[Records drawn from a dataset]
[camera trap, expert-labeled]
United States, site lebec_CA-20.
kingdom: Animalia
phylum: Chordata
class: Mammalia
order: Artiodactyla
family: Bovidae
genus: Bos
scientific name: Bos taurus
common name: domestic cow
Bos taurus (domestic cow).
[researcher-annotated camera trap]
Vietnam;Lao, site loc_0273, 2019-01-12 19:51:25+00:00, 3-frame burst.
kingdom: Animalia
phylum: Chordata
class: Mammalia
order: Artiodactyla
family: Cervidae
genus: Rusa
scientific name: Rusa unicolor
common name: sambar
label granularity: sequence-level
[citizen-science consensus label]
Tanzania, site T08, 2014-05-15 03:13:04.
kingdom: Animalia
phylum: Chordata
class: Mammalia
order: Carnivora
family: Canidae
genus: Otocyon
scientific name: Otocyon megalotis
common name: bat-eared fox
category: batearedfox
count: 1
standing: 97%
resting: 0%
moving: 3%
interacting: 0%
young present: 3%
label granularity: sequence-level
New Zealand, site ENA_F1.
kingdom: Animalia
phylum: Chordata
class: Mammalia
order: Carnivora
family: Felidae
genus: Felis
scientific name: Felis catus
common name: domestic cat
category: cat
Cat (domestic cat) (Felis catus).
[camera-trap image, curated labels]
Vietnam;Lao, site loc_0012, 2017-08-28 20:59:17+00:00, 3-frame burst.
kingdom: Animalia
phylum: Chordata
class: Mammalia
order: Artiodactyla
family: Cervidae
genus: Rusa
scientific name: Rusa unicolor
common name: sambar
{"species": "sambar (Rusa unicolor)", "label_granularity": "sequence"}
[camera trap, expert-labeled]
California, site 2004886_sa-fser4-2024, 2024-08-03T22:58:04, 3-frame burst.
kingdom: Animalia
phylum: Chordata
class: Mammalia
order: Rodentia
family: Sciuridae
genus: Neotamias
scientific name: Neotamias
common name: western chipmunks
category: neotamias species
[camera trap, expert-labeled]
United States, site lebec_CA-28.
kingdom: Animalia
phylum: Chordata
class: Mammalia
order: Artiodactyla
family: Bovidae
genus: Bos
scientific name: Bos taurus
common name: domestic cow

- [What is expected]: Set every line down again exactly. Begin with the first line of the entries and finish with the line containing "[researcher-annotated camera trap]".

- [Task response]:
[camera trap, expert-labeled]
United States, site lebec_CA-20.
kingdom: Animalia
phylum: Chordata
class: Mammalia
order: Artiodactyla
family: Bovidae
genus: Bos
scientific name: Bos taurus
common name: domestic cow
Bos taurus (domestic cow).
[researcher-annotated camera trap]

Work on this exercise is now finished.